Please put the records from the line with "What is the distance" up to and including the final line of the records into a Markdown table with the columns Row and Line, numbering each row and skipping blank lines. Leave the pictures out of the table.

Exercise input
start
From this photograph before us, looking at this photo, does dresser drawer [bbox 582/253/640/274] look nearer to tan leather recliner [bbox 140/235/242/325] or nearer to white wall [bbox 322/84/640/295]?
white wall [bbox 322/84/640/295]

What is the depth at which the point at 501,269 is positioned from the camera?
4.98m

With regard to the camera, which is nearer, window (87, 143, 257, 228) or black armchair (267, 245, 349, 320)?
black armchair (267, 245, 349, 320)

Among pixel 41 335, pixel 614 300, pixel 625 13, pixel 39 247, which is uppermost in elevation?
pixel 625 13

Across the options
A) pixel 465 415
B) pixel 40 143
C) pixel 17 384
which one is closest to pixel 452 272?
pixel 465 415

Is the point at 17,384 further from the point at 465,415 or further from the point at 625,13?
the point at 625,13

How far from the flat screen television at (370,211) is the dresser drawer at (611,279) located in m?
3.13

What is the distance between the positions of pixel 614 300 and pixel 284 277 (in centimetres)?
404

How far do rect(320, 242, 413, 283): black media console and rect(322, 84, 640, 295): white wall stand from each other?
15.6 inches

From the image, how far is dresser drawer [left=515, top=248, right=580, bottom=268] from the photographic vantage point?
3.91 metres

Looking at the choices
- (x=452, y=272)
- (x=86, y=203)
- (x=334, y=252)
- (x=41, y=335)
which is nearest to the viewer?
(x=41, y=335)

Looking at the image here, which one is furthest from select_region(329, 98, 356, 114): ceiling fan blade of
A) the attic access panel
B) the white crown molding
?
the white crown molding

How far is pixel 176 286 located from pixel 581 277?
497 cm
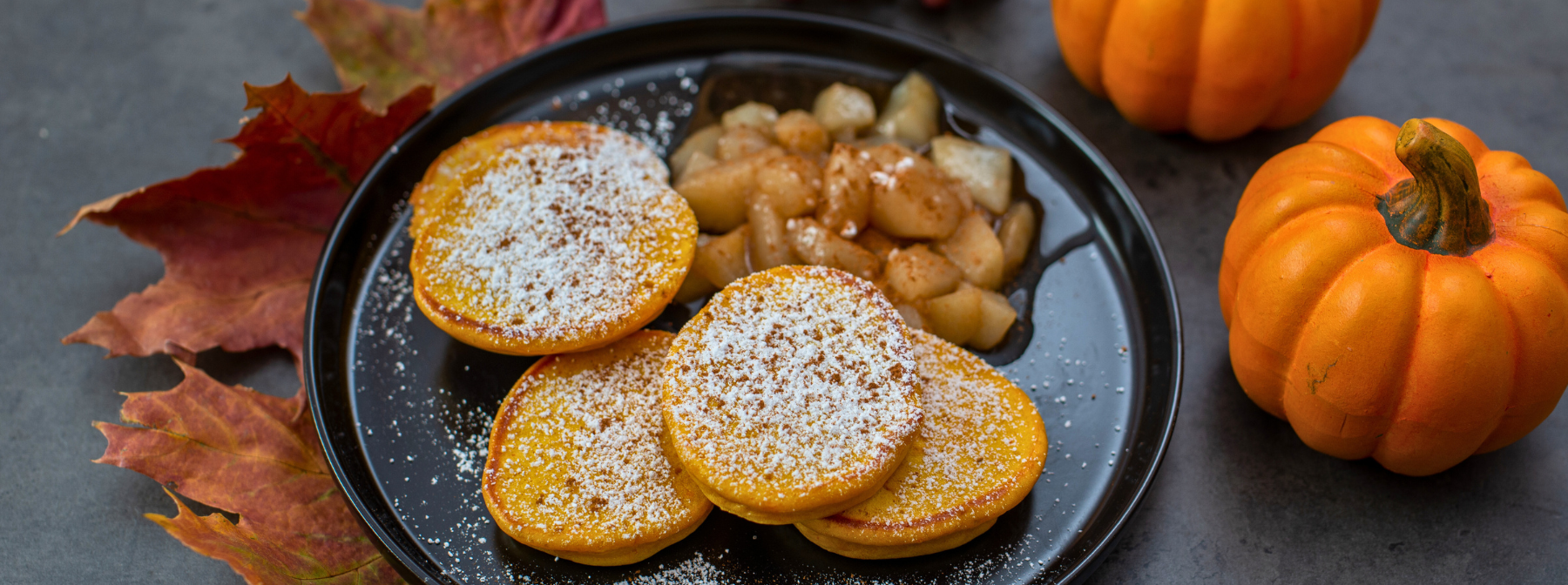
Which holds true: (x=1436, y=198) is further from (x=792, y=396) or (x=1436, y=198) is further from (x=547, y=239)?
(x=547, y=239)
end
Complete answer
| Row | Line |
|---|---|
| 1 | What is the distance between the positions of pixel 614 300 and pixel 284 277 (in centimetres)? |
| 2 | 404 |
| 3 | How far do rect(320, 242, 413, 283): black media console and rect(322, 84, 640, 295): white wall stand from each other? |
| 4 | 15.6 inches |
| 5 | From the image, how far is dresser drawer [left=515, top=248, right=580, bottom=268] from the photographic vantage point? |
| 6 | 3.91 metres |
| 7 | Looking at the choices |
| 8 | - (x=452, y=272) |
| 9 | - (x=86, y=203) |
| 10 | - (x=334, y=252) |
| 11 | - (x=41, y=335) |
| 12 | which is nearest to the viewer? |
| 13 | (x=41, y=335) |
| 14 | Looking at the image here, which one is furthest from select_region(329, 98, 356, 114): ceiling fan blade of |
| 15 | A) the attic access panel |
| 16 | B) the white crown molding |
| 17 | ? |
| 18 | the white crown molding |
| 19 | How far is pixel 176 286 located from pixel 581 277? |
| 20 | 497 cm |
| 21 | Which holds true: (x=1436, y=198) is further from (x=792, y=396) or (x=1436, y=198) is further from (x=547, y=239)? |
| 22 | (x=547, y=239) |